Au moins qu’il y ait des avantages à fréquenter ce milieu… pas toujours agréable. Tout le contraire de mon interlocutrice, finalement. Et puis, pour tout ce qu’elle faisait pour moi, je lui devais au moins d’essayer. Si ce n’était pas pour cette fois, peut-être une autre. J’allais en tous cas en discuter avec plusieurs de mes contacts, dans le milieu du cinéma et du mannequinat. Ellen pouvait également aider, il faudrait que j’en discute avec elle à l’occasion.

La discussion porta ensuite sur la famille de la couturière, en particulier de ses nombreux enfants. Mais à la fréquenter, même professionnellement, j’étais persuadée qu’elle faisait une excellente mère. Elle et son mari semblaient avoir les pieds sur terre, tout en laissant une certaine liberté à leurs enfants. Par certains égards, ils me rappelaient Jens et Stephan. Mes pères adoptifs, bien que beaucoup plus exubérants, avaient aussi des professions et une manière de vivre tournées vers le créatif et la culture. La passion était un véritable moteur pour eux, plus que l’argent ou le prestige. Cela ne les avait toutefois pas empêché de s’inquiéter pour moi lors de mon départ pour la vie professionnelle, et même aujourd’hui encore, je savais qu’ils scrutaient la moindre mention de mon nom dans les médias pour avoir de mes nouvelles. Mon cœur se serra à cette pensée, et je réalisais que je ne les avais pas vus depuis un sacré moment. Ils me manquaient…

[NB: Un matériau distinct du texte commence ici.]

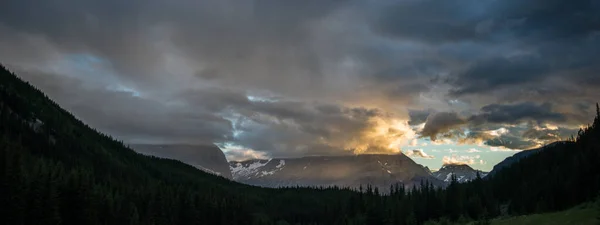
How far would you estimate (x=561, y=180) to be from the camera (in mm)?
144625

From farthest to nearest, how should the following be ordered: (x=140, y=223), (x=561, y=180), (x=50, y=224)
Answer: (x=561, y=180) → (x=140, y=223) → (x=50, y=224)

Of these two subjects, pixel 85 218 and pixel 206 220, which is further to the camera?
pixel 206 220

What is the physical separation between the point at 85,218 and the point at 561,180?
13337 centimetres

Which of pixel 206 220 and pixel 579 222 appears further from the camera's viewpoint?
pixel 206 220

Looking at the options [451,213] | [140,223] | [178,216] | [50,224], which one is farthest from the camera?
[451,213]

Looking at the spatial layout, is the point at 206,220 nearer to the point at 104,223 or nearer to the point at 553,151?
the point at 104,223

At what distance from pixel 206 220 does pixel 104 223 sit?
51.5 metres

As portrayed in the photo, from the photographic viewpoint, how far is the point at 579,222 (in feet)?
216

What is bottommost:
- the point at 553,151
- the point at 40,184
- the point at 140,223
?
the point at 140,223

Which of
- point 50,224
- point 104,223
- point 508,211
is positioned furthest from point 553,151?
point 50,224

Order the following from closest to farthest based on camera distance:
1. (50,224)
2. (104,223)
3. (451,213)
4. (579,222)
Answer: (579,222) < (50,224) < (104,223) < (451,213)

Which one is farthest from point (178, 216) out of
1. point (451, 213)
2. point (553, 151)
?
point (553, 151)

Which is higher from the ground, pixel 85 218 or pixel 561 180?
pixel 561 180

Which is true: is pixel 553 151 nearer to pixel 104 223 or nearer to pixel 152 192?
pixel 152 192
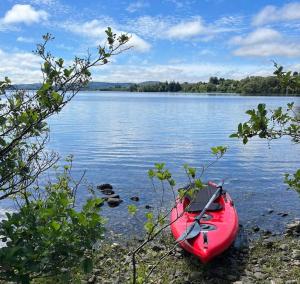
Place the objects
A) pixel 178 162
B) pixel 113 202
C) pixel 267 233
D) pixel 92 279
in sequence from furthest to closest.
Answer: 1. pixel 178 162
2. pixel 113 202
3. pixel 267 233
4. pixel 92 279

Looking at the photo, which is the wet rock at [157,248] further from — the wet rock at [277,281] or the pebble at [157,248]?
the wet rock at [277,281]

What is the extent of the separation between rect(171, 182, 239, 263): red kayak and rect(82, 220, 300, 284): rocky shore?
0.50m

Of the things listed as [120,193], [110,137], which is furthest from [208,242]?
[110,137]

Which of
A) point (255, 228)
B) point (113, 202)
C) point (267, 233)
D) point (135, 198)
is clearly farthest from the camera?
point (135, 198)

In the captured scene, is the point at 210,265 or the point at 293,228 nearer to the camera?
the point at 210,265

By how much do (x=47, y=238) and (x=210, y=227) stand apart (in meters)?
8.84

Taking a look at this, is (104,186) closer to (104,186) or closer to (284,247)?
(104,186)

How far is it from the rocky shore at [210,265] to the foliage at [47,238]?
22.5 feet

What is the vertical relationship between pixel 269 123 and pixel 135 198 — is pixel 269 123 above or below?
above

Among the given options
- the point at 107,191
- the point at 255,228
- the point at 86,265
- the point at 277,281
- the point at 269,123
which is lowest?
the point at 107,191

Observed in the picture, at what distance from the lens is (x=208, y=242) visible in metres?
10.0

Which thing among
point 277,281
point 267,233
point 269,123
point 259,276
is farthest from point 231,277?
point 269,123

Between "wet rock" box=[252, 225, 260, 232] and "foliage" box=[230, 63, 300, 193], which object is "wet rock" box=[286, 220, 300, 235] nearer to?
"wet rock" box=[252, 225, 260, 232]

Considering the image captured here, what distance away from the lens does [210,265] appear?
33.7 ft
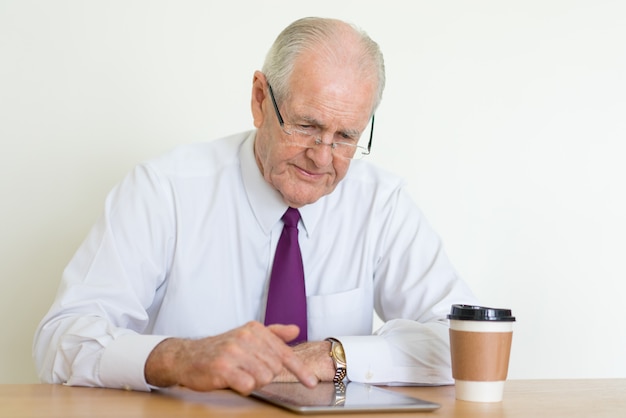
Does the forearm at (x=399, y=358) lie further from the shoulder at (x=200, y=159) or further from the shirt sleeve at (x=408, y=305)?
the shoulder at (x=200, y=159)

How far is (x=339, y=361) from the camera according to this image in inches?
62.9

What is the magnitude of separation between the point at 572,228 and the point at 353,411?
191 cm

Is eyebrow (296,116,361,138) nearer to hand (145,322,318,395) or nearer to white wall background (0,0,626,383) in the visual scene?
hand (145,322,318,395)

Revenant à des considérations plus terre-à-terre, lorsque Claire me présenta ses premières idées. Je souriais à nouveau en la voyant si enthousiaste, lui demandant ensuite s’il était possible de créer une ligne thématique pour toute l’exposition, et en se basant sur ses suggestions. Elle réfléchit quelques instants, avant de bondir soudainement, sous mon regard amusé, pour se diriger vers une boîte. La couturière revint ensuite avec une poignée de coquillages. Une lueur apparut dans mes yeux, alors que je me remémorais de vieux souvenirs de mes pères et moi au bord de la mer, au nord de l’Allemagne. Ils ne ressemblaient pas vraiment aux coquillages que l’on pouvait y trouver, mais rappelaient immédiatement l’air marin et le bruit des vagues.

"Ils sont magnifiques. C’est une excellente idée, originale et rafraîchissante. J’espère que je pourrais effectivement parvenir à les mettre pleinement en valeur."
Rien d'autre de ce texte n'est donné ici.